*DATA SECTION:*
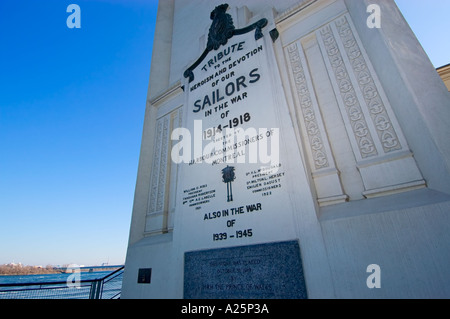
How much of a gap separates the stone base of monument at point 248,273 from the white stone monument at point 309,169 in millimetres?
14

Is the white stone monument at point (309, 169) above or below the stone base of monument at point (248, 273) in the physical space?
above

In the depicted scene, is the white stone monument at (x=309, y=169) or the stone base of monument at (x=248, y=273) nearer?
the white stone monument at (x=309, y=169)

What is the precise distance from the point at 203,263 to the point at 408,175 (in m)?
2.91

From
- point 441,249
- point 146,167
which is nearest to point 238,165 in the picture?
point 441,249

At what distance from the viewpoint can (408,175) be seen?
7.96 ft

*WHAT YOU ARE ASKED TO DO:*
Reproduce every row above word for word, leaving out the pictures.

*RESPONSE TO THE EXERCISE:*
How much of a gap separates the stone base of monument at point 248,273 from the white stone monument at point 309,169 in millimetres?
14

Is the white stone monument at point (309, 169) above or below the stone base of monument at point (248, 273) in the physical space?
above

In the depicted scene, is the white stone monument at (x=309, y=169) or the stone base of monument at (x=248, y=273) nearer?
the white stone monument at (x=309, y=169)

What is the precise distance from the point at 203,263 to the point at 408,175 (in m)?
2.91

From
- point 441,249
- point 146,167
which is nearest to point 238,165 in the picture?
point 441,249

At what distance from the viewpoint can (408,175) be seen?
7.96 ft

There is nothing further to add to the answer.